• _Work instructions_:
1. Decide whether each statement below agrees with the workshop listing: (a) each session runs from 10.30am to 4.30pm, (b) the course has four sessions, (c) the sessions are held online. Answer yes or no for each, quoting the words from the listing that settle it.
2. Rewrite the workshop listing from "Saturday Sessions with" through "passionate poetic community.", replacing "tutor" with "mentor".
:: Document segment ::
Saturday Sessions with Ros Barber
Monthly all-day Saturday workshops with Ros Barber.
Do you want to take your poetry to a new level? Do you need a gentle boot to write more regularly? Do you want a trustworthy, knowledgeable set of (soon-to-be) friends to give you kind but incisive feedback on your poems?
Then, join this long-running course, with a supportive tutor and friendly students, to be assisted and uplifted in your writing, as we workshop drafts of your poems-in-progress each month, offering considered advice, developmental feedback, and passionate poetic community.
3 all-day sessions on monthly Saturdays: 10.30am – 4.30pm (BST/GMT) on 1 Feb; 8 Mar; 5 Apr. Sessions for this course will take place at The Bindery, 51-53 Hatton Garden, London EC1N 8HN.
To apply for a concession rate, please send relevant documentation showing your eligibility for one of our concessions to [email protected]. Conditions of eligibility are detailed here. More information about how our In-Person Courses work can be found on the In-Person Courses page. If you have any questions or wish to be added to the waiting list of a sold-out course, please email [email protected].
:::
:: Data lines ::
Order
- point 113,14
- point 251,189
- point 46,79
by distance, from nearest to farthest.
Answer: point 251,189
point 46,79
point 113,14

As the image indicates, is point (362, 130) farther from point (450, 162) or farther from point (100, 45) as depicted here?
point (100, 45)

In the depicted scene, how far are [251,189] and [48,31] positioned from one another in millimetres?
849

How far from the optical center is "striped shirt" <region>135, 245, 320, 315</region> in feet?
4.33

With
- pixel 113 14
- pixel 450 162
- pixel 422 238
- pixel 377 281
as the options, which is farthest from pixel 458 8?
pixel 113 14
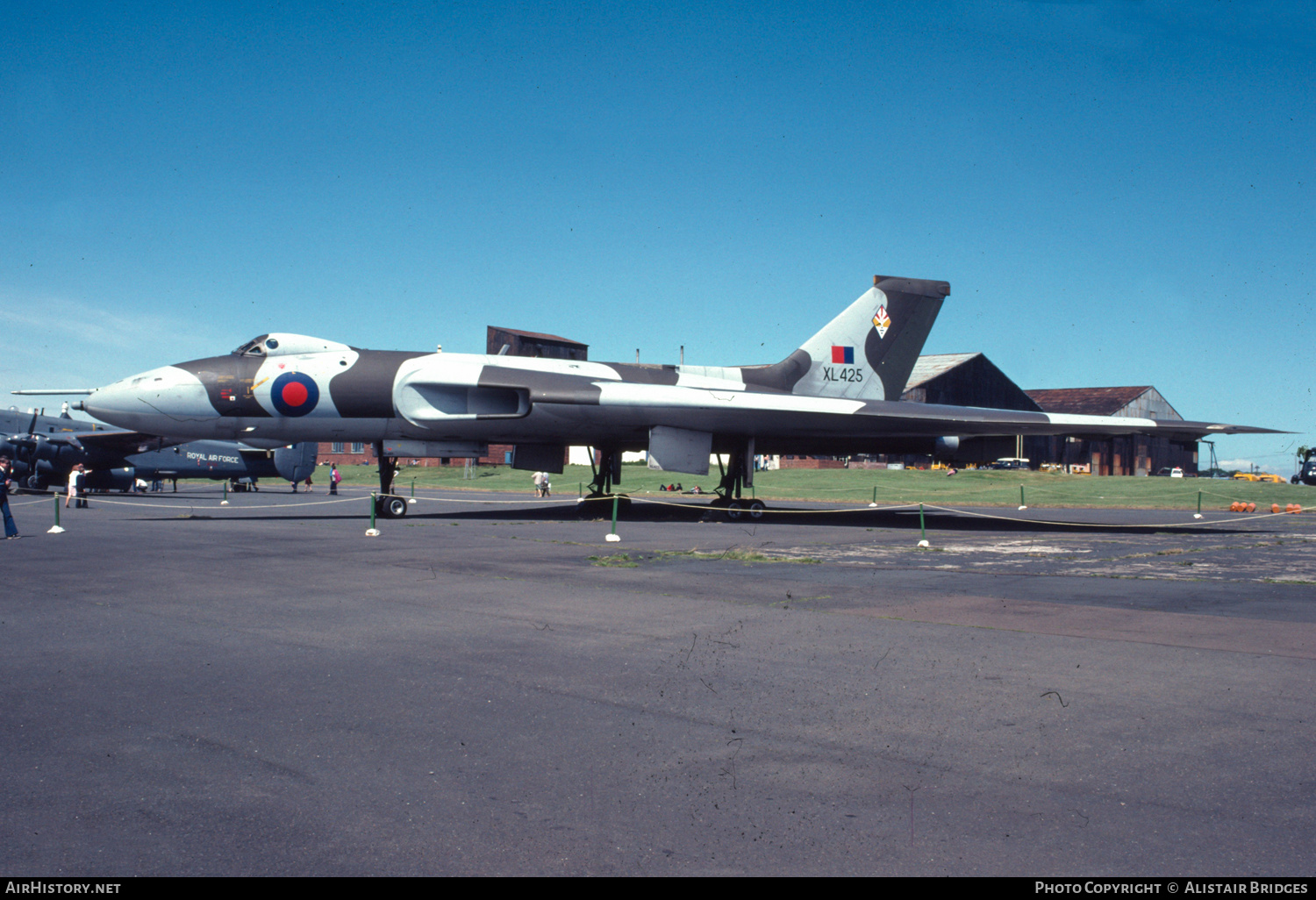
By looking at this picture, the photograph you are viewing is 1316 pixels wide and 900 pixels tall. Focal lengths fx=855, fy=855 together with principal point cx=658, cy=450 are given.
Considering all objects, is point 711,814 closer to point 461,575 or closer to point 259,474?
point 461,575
:::
• _Responses by task_:
1.
(a) Yes: "10.30am – 4.30pm (BST/GMT)"
(b) No: "3 all-day sessions on monthly Saturdays"
(c) No: "Sessions for this course will take place at The Bindery, 51-53 Hatton Garden, London EC1N 8HN."

2.
Saturday Sessions with Ros Barber
Monthly all-day Saturday workshops with Ros Barber.
Do you want to take your poetry to a new level? Do you need a gentle boot to write more regularly? Do you want a trustworthy, knowledgeable set of (soon-to-be) friends to give you kind but incisive feedback on your poems?
Then, join this long-running course, with a supportive mentor and friendly students, to be assisted and uplifted in your writing, as we workshop drafts of your poems-in-progress each month, offering considered advice, developmental feedback, and passionate poetic community.